Cinema

NOI SIAMO ALITALIA

Storia di un Paese che non sa più volare” Grande successo a Roma per la presentazione del docu-film di Filippo Soldi

(Roma)-Quando l’attualità incontra il cinema d’autore, affrontando con passione un tema che ha segnato la storia del nostro Paese, il risultato è straordinario.

Questo docu-film sulla vicenda Alitalia, studiato nei minimi dettagli, è intenso e coinvolgente. Ottima la regia e il montaggio. “Noi siamo Alitalia – Storia di un Paese che non sa più volare”, di Filippo Soldi, racconta il tragico epilogo della compagnia di bandiera italiana, delle mosse politiche che l’hanno piano piano portata alla rovina, stando ad alcune ricostruzioni, con interviste e indagini approfondite e accurate. 

I giovani protagonisti della vicenda, quattro sceneggiatori, indagano fino in fondo, fanno ricerche, intervistano i protagonisti e fonti autorevoli come Gianni Dragoni, Giornalista de Il Sole 24 ore, e Fabrizio Tomaselli, sindacalista del trasporto aereo.

Ì testimoni approfondiscono aspetti importanti e svelano notizie nascoste volutamente per anni, raccontando verità mai dette, notizie scomode celate per troppo tempo, che finalmente vengono a galla. 

Il risultato è un documentario che assomiglia più ad una inchiesta giornalistica che ad un Film, costruito con maestria, strutturato magistralmente, con idee artistiche interessanti.

Due delle parti più coinvolgenti del docu film “Noi siamo Alitalia” sono la scena del flashmob delle hostess Alitalia in Campidoglio, organizzato da Cristina Poggesi, le cui immagini hanno fatto letteralmente il giro del mondo, e l’intervista, davvero toccante e interessante, alla stessa Poggesi (ex Hostess Alitalia).

La trama, affascinante e avvincente, risulta chiara fin dai primi minuti della pellicola.

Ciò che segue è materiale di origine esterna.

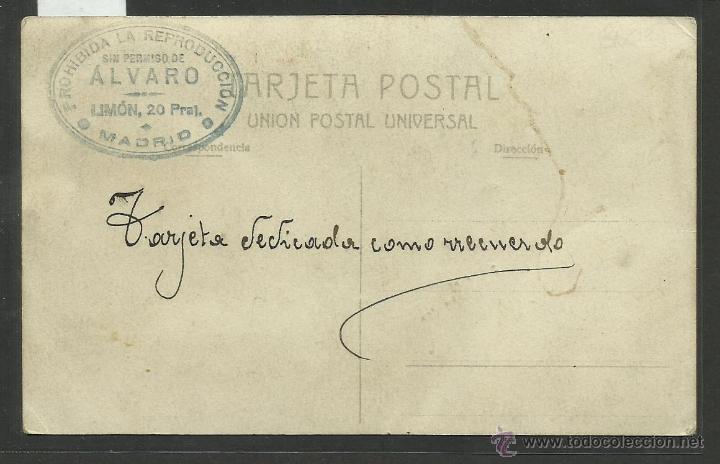 Coleccionismo deportivo: PARTIDO DEL BARÇA - FOTOGRAFICA ALVARO LIMON 20 MADRID - (CD-497) - Foto 2 - 43816268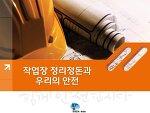(산업안전교육/근로자안전교육) 우성오토콘 - 작업장 정리정돈과 안전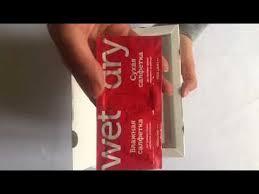 <b>Плёнка</b> для Huawei Honor 7A Red Line <b>гибридная</b> телефон с ...
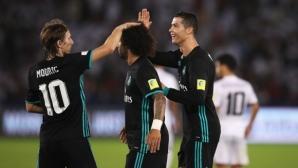 Без Рамос Реал Мадрид тръгва към финала за световната купа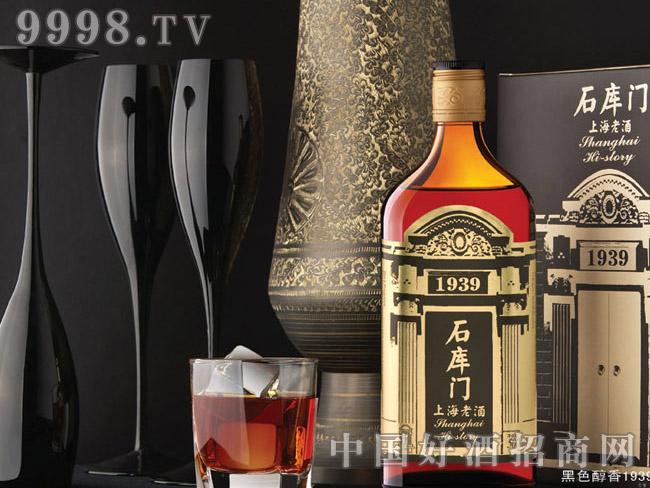 石库门上海老酒-黑色醇香1939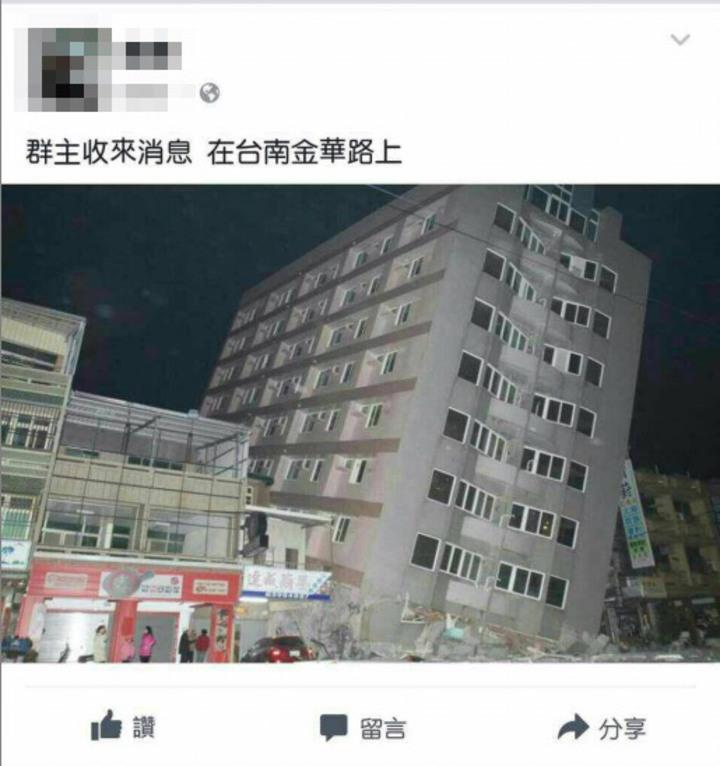 24歲男子在臉書貼上新化大樓倒塌畫面,不僅散播謠言,也不加以澄清,被警方帶回偵訊。記者鄭宏斌/翻攝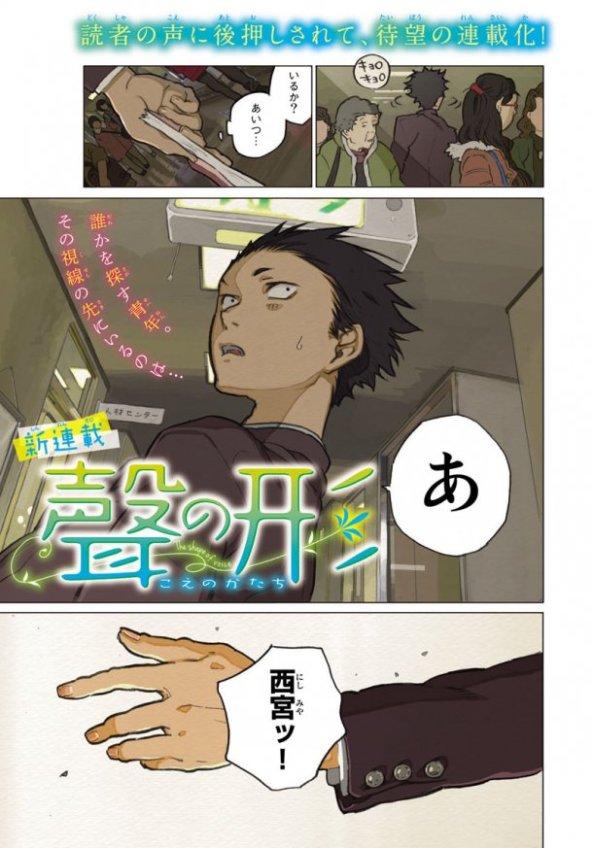 news_large_koenokatachi_P003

Incaricati da una casa di produzione cinematografica, quattro giovani sceneggiatori, interpretati da Maria Carla Generali, Tania Angelosanto, Riccardo Livermore e Lucandrea Martinelli, devono scrivere una docu-fiction sulla chiusura di Alitalia. Iniziano, pertanto, la loro ricerca della verità attraverso la disamina dell’incandescente dossier Alitalia per far luce sui personaggi e le operazioni che hanno portato al disfacimento della compagnia di bandiera. Nessuno di loro, però, è in grado di capire le complesse questioni aziendali ed economiche che hanno condotto a questo risultato. Avviluppati dai loro stessi pregiudizi e sommersi da un’infinità di notizie, come possono far ordine in questo intricato ginepraio? Chiedono di incontrare degli esperti che possano far loro da guida: si avvicendano, così, i volti del giornalista de Il Sole 24 Ore Gianni Dragoni e di Fabrizio Tomaselli, uno dei fondatori del sindacalismo di base nel trasporto aereo, i quali, come il Virgilio dantesco, fanno luce su verità nascoste e chiariscono aspetti sapientemente e volutamente celati per anni.

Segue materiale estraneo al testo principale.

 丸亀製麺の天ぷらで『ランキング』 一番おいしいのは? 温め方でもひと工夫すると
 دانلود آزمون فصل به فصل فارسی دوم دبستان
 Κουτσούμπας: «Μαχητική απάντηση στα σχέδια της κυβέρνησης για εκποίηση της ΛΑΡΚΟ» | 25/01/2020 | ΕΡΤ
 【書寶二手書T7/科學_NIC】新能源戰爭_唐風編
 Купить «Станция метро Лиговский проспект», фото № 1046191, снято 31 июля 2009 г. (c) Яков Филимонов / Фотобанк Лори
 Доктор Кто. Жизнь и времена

Con il sostegno e il patrocinio del Comune di Fiumicino, il docufilm, prodotto dall’Associazione Culturale Ticto, da Alessandro Tartaglia Polcini, in collaborazione con Own Air, non rappresenta un sondaggio sulle vicende dell’Alitalia né si pone come un “j’accuse”. Lo scopo è quello di sollevare dubbi, sollecitare riflessioni, riportando i fatti nella loro realtà e ponendo agli occhi del pubblico immagini riportate solo parzialmente dai media e punti di vista differenti sugli accadimenti, attraverso le dichiarazioni dei protagonisti.  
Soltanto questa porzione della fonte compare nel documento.